Your assignment
Nothing but the lines from the one containing "The researchers evaluated" to the end of the data should be returned, each exactly as written.

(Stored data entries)
"""
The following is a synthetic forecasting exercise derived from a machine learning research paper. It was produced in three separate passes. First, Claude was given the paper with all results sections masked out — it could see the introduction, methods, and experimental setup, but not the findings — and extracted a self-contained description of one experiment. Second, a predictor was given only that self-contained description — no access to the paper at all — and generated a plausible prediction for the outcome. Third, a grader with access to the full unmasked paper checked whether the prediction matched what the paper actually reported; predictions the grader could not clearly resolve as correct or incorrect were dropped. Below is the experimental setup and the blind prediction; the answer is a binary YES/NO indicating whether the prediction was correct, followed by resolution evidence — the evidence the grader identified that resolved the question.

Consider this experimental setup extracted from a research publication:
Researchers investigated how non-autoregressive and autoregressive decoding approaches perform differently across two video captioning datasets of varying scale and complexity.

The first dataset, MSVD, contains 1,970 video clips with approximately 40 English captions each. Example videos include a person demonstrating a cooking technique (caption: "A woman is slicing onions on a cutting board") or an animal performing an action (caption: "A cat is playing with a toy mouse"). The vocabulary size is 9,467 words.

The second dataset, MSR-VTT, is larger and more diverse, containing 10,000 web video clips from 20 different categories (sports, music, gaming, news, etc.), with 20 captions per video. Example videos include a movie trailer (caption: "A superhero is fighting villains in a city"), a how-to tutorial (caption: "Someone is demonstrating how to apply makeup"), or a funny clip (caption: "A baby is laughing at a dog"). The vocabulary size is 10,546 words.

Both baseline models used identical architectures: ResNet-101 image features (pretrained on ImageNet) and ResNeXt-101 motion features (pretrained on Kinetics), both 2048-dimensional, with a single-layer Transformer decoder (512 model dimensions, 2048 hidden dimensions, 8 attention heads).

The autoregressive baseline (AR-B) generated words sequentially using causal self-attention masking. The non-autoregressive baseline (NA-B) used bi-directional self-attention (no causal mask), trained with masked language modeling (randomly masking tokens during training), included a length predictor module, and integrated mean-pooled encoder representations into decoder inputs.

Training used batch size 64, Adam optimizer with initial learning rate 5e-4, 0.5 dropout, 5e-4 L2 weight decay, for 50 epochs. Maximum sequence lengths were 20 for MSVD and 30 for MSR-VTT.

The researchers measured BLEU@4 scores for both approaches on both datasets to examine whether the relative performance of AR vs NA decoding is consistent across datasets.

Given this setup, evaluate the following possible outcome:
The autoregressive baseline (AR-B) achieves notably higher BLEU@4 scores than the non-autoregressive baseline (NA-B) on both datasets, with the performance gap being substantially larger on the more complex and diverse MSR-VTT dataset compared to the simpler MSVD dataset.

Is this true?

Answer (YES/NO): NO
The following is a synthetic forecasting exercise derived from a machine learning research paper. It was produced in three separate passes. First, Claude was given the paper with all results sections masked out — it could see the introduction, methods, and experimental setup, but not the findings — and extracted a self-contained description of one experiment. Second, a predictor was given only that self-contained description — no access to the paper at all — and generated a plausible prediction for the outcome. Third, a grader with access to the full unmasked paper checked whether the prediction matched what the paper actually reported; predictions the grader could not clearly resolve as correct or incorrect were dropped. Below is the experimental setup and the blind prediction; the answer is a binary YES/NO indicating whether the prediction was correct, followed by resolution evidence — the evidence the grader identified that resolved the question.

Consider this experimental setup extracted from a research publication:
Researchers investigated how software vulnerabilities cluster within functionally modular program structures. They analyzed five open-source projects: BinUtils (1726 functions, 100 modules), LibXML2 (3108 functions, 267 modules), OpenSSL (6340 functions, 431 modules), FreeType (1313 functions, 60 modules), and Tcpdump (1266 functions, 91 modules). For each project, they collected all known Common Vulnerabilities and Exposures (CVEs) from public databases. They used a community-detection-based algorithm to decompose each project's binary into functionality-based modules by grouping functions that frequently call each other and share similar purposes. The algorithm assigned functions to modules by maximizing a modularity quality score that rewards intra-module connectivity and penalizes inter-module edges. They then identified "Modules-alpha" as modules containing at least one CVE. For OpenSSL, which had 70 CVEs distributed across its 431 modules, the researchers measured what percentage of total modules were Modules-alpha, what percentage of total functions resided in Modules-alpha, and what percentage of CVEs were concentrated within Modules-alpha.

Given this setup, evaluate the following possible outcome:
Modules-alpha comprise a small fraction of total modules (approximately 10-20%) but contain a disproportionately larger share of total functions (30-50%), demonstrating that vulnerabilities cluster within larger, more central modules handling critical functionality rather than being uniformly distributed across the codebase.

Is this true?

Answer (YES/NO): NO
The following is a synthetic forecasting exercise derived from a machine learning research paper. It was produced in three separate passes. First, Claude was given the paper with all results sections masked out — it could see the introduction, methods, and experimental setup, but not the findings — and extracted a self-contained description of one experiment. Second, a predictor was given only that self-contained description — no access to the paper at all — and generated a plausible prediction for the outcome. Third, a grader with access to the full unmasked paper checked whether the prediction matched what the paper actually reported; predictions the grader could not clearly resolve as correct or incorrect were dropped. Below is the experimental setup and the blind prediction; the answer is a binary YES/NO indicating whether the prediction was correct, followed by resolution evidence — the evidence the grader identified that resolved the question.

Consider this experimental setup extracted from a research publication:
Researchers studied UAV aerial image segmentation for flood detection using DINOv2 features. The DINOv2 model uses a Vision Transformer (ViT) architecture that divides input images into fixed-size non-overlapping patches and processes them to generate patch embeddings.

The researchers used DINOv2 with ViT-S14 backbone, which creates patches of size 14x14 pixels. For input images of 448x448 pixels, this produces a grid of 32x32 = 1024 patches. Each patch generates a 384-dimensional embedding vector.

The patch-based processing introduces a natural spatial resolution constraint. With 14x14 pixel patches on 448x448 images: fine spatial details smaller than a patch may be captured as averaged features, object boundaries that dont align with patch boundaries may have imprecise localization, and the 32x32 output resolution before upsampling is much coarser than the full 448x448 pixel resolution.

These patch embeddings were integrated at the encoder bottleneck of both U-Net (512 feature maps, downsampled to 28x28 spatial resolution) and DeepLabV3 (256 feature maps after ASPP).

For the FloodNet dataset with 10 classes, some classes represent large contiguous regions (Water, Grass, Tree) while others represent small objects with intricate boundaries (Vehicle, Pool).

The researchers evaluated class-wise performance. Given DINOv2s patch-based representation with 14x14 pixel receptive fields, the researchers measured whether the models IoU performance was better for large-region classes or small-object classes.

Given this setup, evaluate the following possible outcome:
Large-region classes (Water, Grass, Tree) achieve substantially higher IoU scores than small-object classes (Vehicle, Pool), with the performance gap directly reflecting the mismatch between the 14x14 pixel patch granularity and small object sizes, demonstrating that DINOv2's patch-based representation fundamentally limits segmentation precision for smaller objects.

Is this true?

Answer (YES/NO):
"""
Reply
The researchers evaluated class-wise performance. Given DINOv2s patch-based representation with 14x14 pixel receptive fields, the researchers measured whether the models IoU performance was better for large-region classes or small-object classes.

Given this setup, evaluate the following possible outcome:
Large-region classes (Water, Grass, Tree) achieve substantially higher IoU scores than small-object classes (Vehicle, Pool), with the performance gap directly reflecting the mismatch between the 14x14 pixel patch granularity and small object sizes, demonstrating that DINOv2's patch-based representation fundamentally limits segmentation precision for smaller objects.

Is this true?

Answer (YES/NO):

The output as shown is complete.